Seiring dengan kondisi pandemi COVID-19 di Indonesia yang semakin terkendali, membuat ekonomi nasional juga meningkat. Hal ini lantas juga mempengaruhi angka kemiskinan dan pengangguran.

WowKeren - Kondisi pandemi COVID-19 di Indonesia saat ini telah menunjukkan perbaikan dan semakin terkendali. Bahkan Menteri Keuangan (Menkeu) Sri Mulyani meyakini di tahun 2022 ini, jumlah orang miskin hingga pengangguran bisa turun.

Keyakinan Sri Mulyani itu lantaran ekonomi nasional menunjukkan terus membaik di tengah masih adanya kasus COVID-19. Ia pun mengatakan asumsi tingkat pengangguran terbuka di tahun 2023 nanti dapat ditekan dalam kisaran 5,3 persen hingga 6,0 persen.

Selain itu, kata Sri Mulyani, pemerintah juga mengubah asumsi angka kemiskinan dalam rentang 7,5 persen hingga 8,5 persen. Hal ini juga diproyeksikan dengan asumsi rasio gini berada di kisaran 0,375 hingga 0,378 persen, serta Indeks Pembangunan Manusia dalam rentang 73,31 hingga 73,49.

Sri Mulyani lantas menerangkan selama dihantam gelombang COVID-19 varian Delta yang merebak di tahun lalu, ekonomi Indonesia mampu mencapai 3,7 persen. Namun pemulihan ekonomi juga berlanjut di kuartal I 2022, dengan pertumbuhan mencapai 5,01 persen.

Sri Mulyani mengatakan bahwa ekonomi di Indonesia menunjukkan tren peningkatan diikuti dengan pemulihan yang kuat. Tak terkecuali pada sektor ketenagakerjaan dan tingkat kemiskinan yang kondisinya mulai membaik.

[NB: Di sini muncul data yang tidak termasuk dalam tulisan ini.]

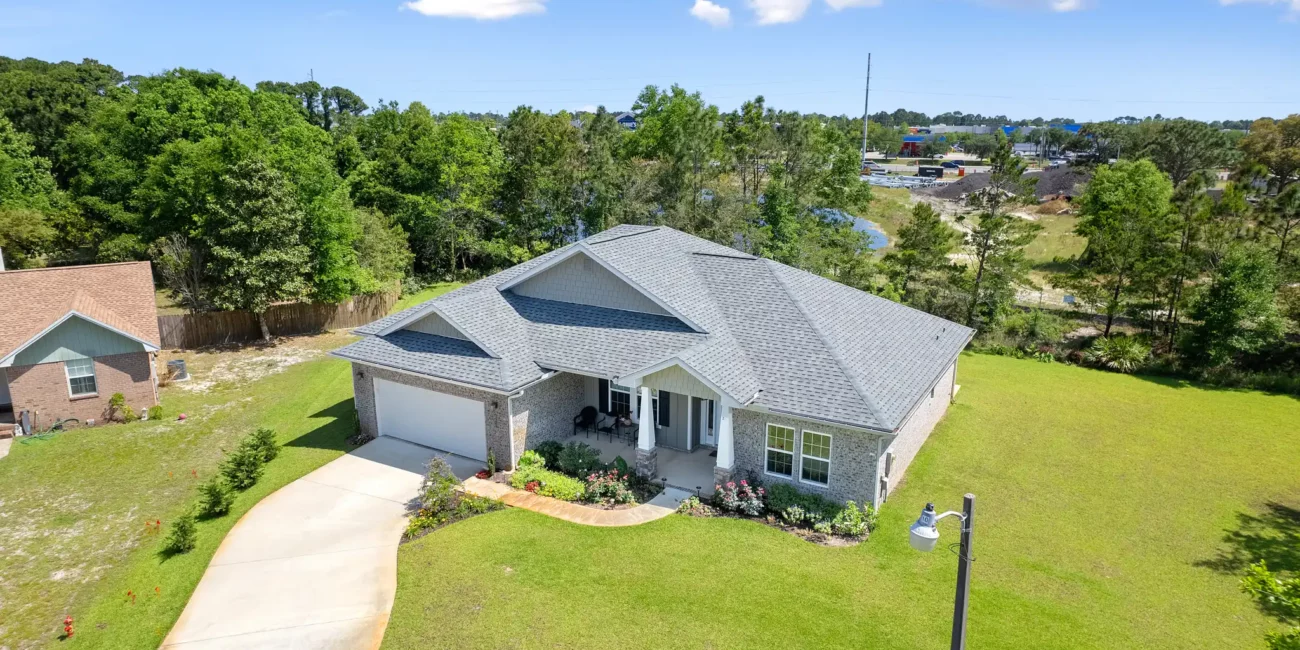 Aerial view of a modern, single-story brick house with a gray roof surrounded by a lush green lawn. The driveway curves to a garage. A few trees and a streetlamp are visible under a blue sky with fluffy clouds.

Lebih lanjut, Sri Mulyani mengungkapkan Tingkat Pengangguran Terbuka (TPT) turun menjadi 5,83 persen pada Februari 2022. Sebelumnya, TPT berada di kisaran 6,26 persen pada Februari 2021 lalu.

Sementara untuk angka kemiskinan nasional, Sri Mulyani menuturkan terlihat konsisten mengalami penurunan. Pada awalnya, angka kemiskinan di awal 2020 mencapai 10,1 persen, kini telah kembali menjadi single digit yakni 9,7 persen di tahun 2021.

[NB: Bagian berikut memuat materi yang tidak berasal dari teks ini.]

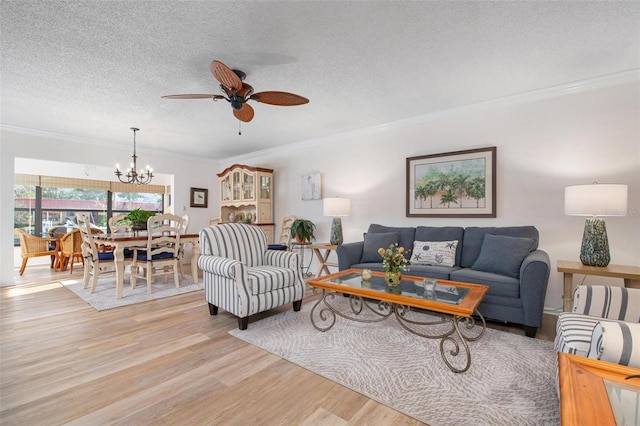 living room with a textured ceiling, light wood finished floors, ceiling fan with notable chandelier, and ornamental molding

Dalam rangka menekan angka pengangguran, Sri Mulyani membeberkan pengelolaan fiskal harus sehat. Di samping itu, juga disertai dengan efektivitas stimulus kepada transformasi ekonomi dan perbaikan kesejahteraan rakyat.

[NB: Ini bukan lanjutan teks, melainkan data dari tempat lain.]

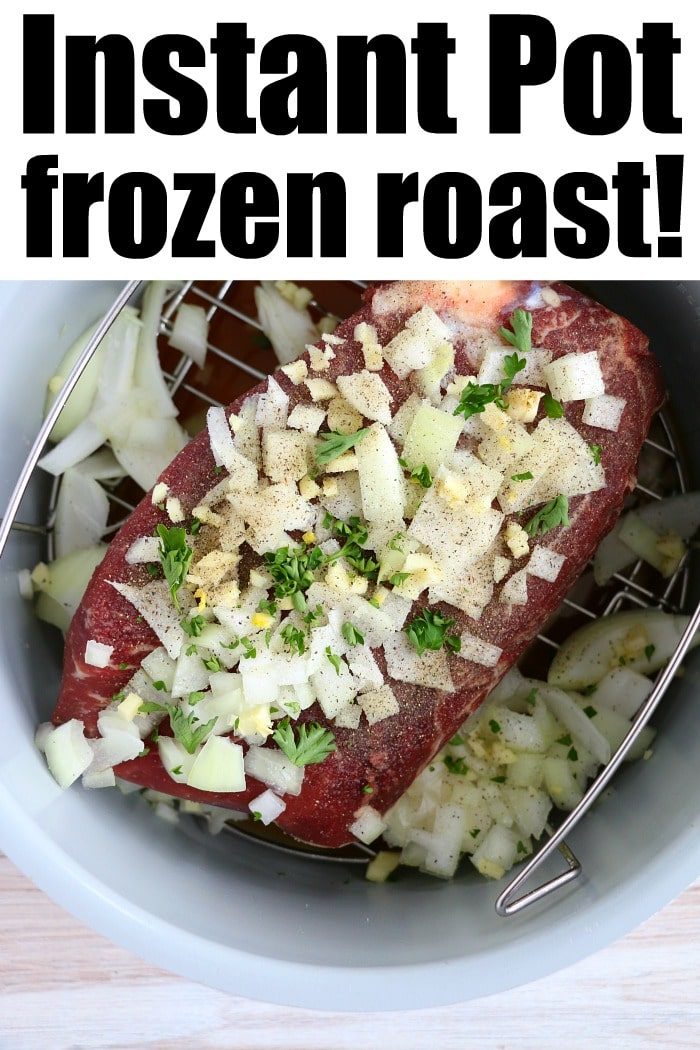 A raw frozen roast covered with chopped onions, garlic, and herbs sits inside an Instant Pot on a metal trivet. The caption reads "Frozen roast in Instant Pot magic!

Sebelumnya, analis Indonesia Commodity and Derivatives Exchange (ICDX) Revandra Aritama mengatakan dengan adanya aturan pelonggaran masker, maka diproyeksikan bisa menguatkan kurs rupiah.

Menurut Revandra, rupiah berpeluang menguat seiring Badan Pusat Statistik (BPS) yang mencatat nilai ekspor Indonesia mengalami kenaikan ditopang oleh kenaikan harga batu bara.